* [Work to do]
A. In the childhood recollection, who walked beside the narrator to the altar on Confirmation day?
B. Reproduce the childhood recollection verbatim from the words "That time, when" up to and including the words "over that gate.".

* [Passage shown]

At the age of seven, I was brought home to my father and mother in Ross, to be sent to school, and prepared for Confirmation and Communion. I had received those sacraments of the Church before I was nine years of age. Confirmation day, the boys were lined along the chapel aisle in couples, the boy who was my comrade going up to the altar was Patrick Regan, and it was a singular coincidence that nine years before that, he and I were baptized the same day in the same chapel. And we went through school in the same class.
That time, when I was only a very little boy, I must have been a very big sinner, for I remember the day of my first confession, when I came out the chapel door, relieved of the weight of my sins, and faced the iron gate that stood between me and the main road, I felt as though I could leap over that gate.
If you at any time notice that I occasionally wander away from the main road of my narrative in these “Recollections,” and run into byroads or bohreens, or take a leap of fifty years in advance, from the days of my boyhood to the present days, I have high and holy authority for doing that. Father Brown, of Staten Island reading the Epistle of the day at mass yesterday (Feb. 16, 1896) read these words: “When I was a child, I spoke as a child, I understood as a child, thought as a child; but when I became a man, I put away childish things.”
I am speaking as a child, so far, and very likely my words will give less offense than the words I will have to say, when I grow up, and speak as a man.

* [Listing]
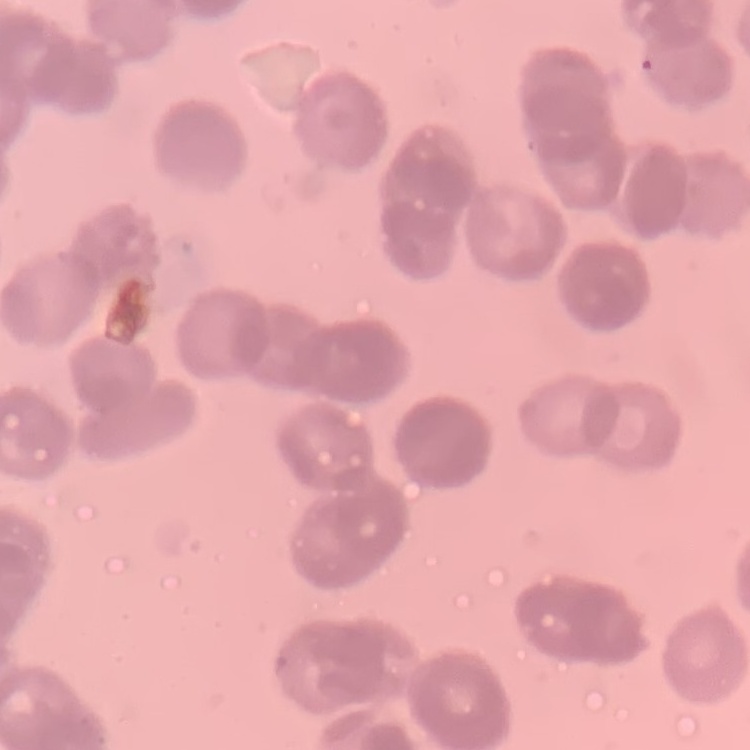

Summary:
  - Red blood cell morphology: rouleaux formation
  - Image type: square crop of a larger photomicrograph
  - Stain: Field's or Giemsa
  - Preparation: thin peripheral smear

* [Per-task outputs]
A. Patrick Regan

B.
That time, when I was only a very little boy, I must have been a very big sinner, for I remember the day of my first confession, when I came out the chapel door, relieved of the weight of my sins, and faced the iron gate that stood between me and the main road, I felt as though I could leap over that gate.